W3C home > Mailing lists > Public > public-prov-wg@w3.org > June 2011

Re: PROV-ISSUE-7 (define-derivation): Definition for Concept 'Derivation' [Provenance Terminology]

From: Graham Klyne <GK@ninebynine.org>
Date: Wed, 08 Jun 2011 08:19:21 +0100
Message-ID: <4DEF2279.5090507@ninebynine.org>
To: Simon Miles <simon.miles@kcl.ac.uk>
CC: Provenance Working Group WG <public-prov-wg@w3.org>
Hi Simon,

Simon Miles wrote:
> Hello Graham,
> 
> As Paul says, perspective is not explicitly mentioned in OPM, but it
> might be implied.

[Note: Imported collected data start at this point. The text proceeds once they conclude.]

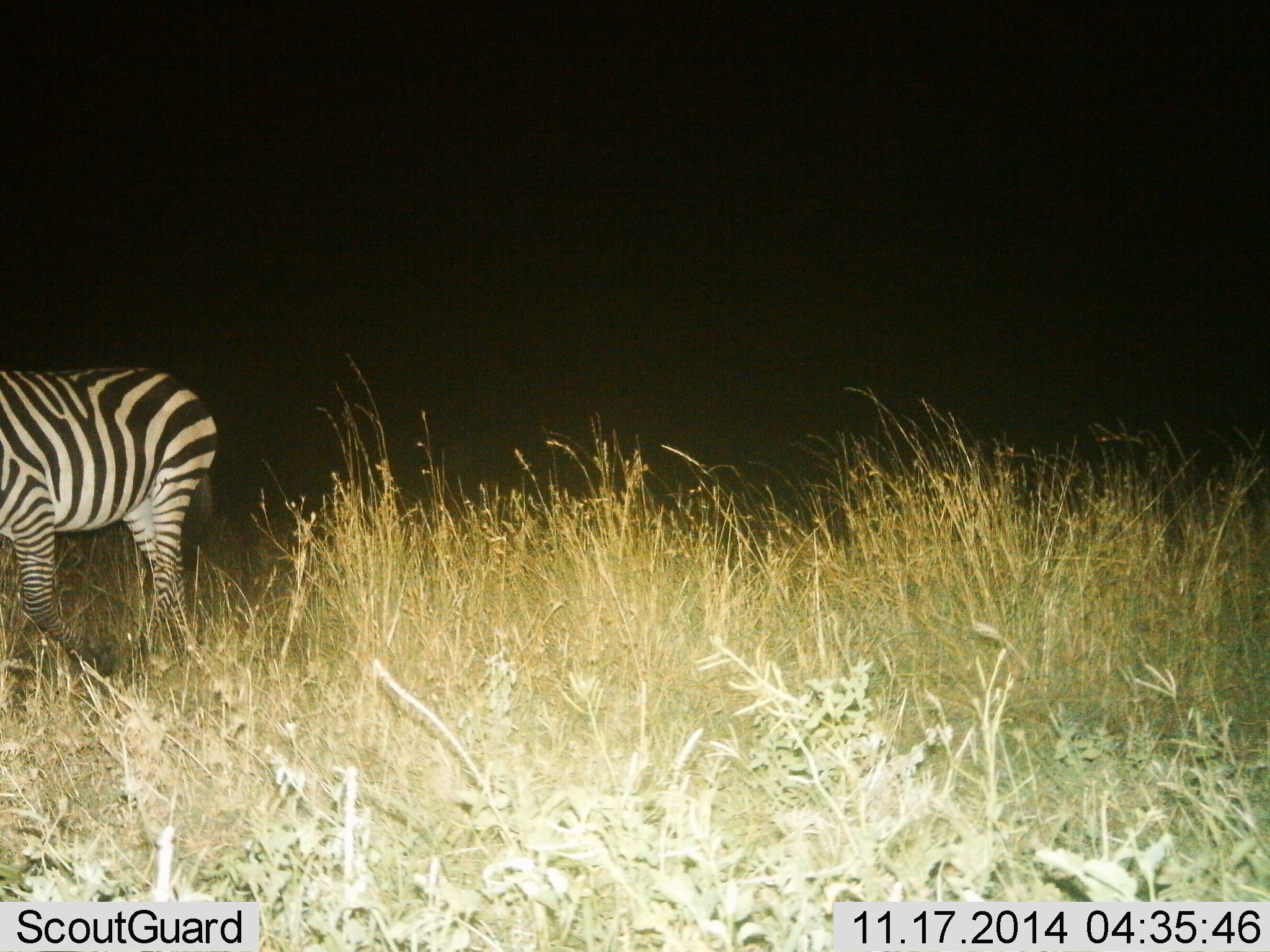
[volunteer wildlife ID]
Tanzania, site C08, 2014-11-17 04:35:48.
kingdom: Animalia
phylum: Chordata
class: Mammalia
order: Perissodactyla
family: Equidae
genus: Equus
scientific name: Equus quagga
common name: plains zebra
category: zebra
Zebra (plains zebra) (Equus quagga), count 1. Behavior (volunteer vote fractions): standing 90%, resting 0%, moving 10%, interacting 0%. Young present (vote fraction): 0%. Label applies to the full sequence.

The definition in the OPM spec is: "An account
> represents a description at some level of detail as provided by one or
> more observers" and, earlier in the document, accounts are said to be
> "offering different levels of explanation for [a process] execution"
> and that "overlapping accounts are intended to allow various
> descriptions of a same execution". I would intuitively interpret the
> distinction between accounts to be about perspective, particularly by
> being from different "observers" or at different "levels".

Yes, this is what I was thinking.  It does not explicitly allow for accounts of 
different "perspectives" (*) - the implication being different levels of 
granularity on the same perspective (i.e. the same underlying information, or 
the same "invariant").  All the examples I recall were likewise directed.

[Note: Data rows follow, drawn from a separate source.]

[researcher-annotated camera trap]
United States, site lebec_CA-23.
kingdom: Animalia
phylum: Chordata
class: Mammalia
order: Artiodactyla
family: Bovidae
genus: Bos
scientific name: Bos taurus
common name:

(*) by my understanding of "perspective", which is a consideration of what 
information is considered relevant for some particular purpose.

> With regards to comparing accounts of the same process, I would assume
> they are from different perspectives, else why have multiple accounts?
> I don't think there's any reason to require perspectives to be
> incomparable. One OPM graph can express both a coarse-grained account
> and fine-grained account of the same process, which means you could
> express a query (graph traversal) using details from both accounts.

Suppose we're talking about the provenance of a document - when it was authored, 
by whom, etc.

If the author edits the document, from an authorship perspective the proveamnce 
does not change, but from a temporal perspective it does.  This kind of 
difference is not covered by simply different levels of detail.

This is why I say that I think that OPM implicitly assumes a common perspective.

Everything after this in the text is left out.